Foreigners are rarely allowed into North Korea, except on carefully controlled tours. But if the reports filtering out of the reclusive country are true, the revelations of midnight beach abductions in the 1970s and 1980s are just part of a larger pattern of bizarre conduct.
With 1.2 million soldiers in uniform, the fifth-largest army in the world, North Korea has been preparing for war since the last Korean war ended in 1953. It has caused alarm in Japan and the West by developing long-range missiles that raise the threat of strikes as far away as North America.
Life in North Korea is dominated by the needs of the country's military and security apparatus. Even during a desperate famine that brought starvation to as many as three million people in recent years, the regime has been careful to preserve full rations for its troops. In effect, the military has kept the whole country on a war footing for half a century.
Above the military was the guiding hand of former guerrilla commander Kim Il-sung, also known as the Great Leader, the Light of Human Genius and the Summit of Thought, who became a godlike being to his 22 million people. After his death in 1994, absolute power shifted to his son, Kim Jong-il, known as the Dear Leader.

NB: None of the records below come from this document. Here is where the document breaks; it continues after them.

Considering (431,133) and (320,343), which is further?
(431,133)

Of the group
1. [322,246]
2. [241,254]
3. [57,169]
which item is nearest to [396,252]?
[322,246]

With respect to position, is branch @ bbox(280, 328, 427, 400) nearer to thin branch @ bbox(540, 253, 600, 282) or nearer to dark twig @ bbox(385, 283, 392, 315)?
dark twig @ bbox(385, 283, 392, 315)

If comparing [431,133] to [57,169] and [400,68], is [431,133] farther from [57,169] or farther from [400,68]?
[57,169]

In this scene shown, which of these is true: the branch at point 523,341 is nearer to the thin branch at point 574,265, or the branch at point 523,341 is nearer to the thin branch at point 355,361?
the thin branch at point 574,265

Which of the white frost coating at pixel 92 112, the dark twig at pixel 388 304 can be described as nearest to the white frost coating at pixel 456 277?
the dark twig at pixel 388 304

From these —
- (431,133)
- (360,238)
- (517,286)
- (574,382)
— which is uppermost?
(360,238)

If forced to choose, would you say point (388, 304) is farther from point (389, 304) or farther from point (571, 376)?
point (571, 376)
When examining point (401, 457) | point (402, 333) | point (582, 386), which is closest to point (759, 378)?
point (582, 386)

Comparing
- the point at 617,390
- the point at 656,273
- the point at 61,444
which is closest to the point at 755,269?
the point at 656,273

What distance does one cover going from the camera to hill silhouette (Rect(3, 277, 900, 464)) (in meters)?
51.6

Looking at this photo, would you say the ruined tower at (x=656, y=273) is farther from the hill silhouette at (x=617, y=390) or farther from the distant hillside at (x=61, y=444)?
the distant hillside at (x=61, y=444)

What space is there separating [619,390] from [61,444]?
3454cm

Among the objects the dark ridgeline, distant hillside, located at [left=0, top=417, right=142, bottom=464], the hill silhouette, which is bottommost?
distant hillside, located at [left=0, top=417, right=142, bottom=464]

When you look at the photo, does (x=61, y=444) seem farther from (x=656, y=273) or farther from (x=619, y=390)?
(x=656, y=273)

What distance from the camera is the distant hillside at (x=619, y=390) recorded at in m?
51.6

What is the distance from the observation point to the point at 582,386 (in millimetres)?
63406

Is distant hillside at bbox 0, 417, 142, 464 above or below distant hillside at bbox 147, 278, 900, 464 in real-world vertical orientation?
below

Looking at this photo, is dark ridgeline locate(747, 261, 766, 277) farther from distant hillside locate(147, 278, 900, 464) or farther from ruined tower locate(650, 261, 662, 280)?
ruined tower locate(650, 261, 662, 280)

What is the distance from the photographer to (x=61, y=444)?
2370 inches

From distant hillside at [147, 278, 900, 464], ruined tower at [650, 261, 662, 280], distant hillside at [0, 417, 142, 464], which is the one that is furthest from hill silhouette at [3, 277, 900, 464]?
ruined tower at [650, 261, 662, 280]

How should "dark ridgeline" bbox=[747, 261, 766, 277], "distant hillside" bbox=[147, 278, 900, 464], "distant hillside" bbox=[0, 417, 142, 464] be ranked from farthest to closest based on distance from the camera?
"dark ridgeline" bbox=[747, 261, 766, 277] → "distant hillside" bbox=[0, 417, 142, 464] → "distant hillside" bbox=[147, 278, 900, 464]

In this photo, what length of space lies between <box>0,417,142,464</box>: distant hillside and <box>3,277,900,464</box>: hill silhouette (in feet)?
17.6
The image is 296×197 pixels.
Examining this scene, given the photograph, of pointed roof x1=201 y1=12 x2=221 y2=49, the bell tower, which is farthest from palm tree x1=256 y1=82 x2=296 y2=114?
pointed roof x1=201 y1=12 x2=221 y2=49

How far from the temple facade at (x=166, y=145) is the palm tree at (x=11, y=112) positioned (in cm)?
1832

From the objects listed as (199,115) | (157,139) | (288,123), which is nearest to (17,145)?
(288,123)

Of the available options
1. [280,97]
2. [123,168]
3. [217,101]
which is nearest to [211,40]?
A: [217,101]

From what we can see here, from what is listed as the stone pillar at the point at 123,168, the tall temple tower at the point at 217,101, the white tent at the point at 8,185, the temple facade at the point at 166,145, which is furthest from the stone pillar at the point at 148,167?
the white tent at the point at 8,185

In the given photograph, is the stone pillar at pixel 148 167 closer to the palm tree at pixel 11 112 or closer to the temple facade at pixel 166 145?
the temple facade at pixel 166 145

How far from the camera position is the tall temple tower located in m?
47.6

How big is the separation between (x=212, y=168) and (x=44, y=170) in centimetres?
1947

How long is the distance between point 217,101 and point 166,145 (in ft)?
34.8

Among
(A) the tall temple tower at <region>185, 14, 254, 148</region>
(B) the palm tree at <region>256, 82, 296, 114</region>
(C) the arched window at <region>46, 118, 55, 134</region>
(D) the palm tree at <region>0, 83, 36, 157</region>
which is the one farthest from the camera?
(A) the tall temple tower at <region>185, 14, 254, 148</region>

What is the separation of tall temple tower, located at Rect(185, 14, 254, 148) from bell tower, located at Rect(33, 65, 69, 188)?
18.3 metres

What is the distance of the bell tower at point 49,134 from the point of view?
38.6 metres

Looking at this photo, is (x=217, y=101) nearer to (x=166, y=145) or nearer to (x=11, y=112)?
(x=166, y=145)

Even then, the personality cult surrounding Kim Il-sung remained so extreme that North Korea's supreme assembly named him "eternal president" in 1998, four years after his death.
"Every year on his birthday, [Kim Il-sung] would send us gift packages of cakes and sweets," recalled Kang Chol-hwan, who grew up in North Korea in the 1960s and 1970s.
"In my childish eyes and to those of all my friends, Kim Il-sung and Kim Jong-il were perfect beings, untarnished by any base human function. I was convinced, as we all were, that neither of them urinated or defecated. Who could imagine such things of gods?"
When they reached the age of 7, children were given uniforms and ranks. They memorized the speeches of the Great Leader and signed up for the Pupils' Red Army, where they practised marching with fake machine guns.
From the 1960s to the 1990s, North Korean security agents fuelled the wartime climate by launching commando raids on the South Korean presidential palace, attacking South Korean government delegations on foreign trips and clashing with the enemy at sea, in addition to the kidnapping missions on Japanese shores.
Domestic agents and informers kept the whole country under tight surveillance. In 1977, at the age of 9, Mr. Kang and his family were arrested and shipped off to Camp 15, at the infamous Yodok concentration camp. They were never given a reason for their arrest, although apparently it had something to do with an outspoken grandfather.
Mr. Kang was a witness to 15 executions at his concentration camp, mostly by firing squad. In his memoir, published last year after his escape to South Korea, he described how the guards stuffed rocks into the mouths of the prisoners to keep them quiet as they were executed.
After two prisoners were hanged for an escape attempt, the other prisoners were ordered to surround the corpses, pick up stones, and hurl them at the dead bodies, shouting "Down with the traitors of the people!"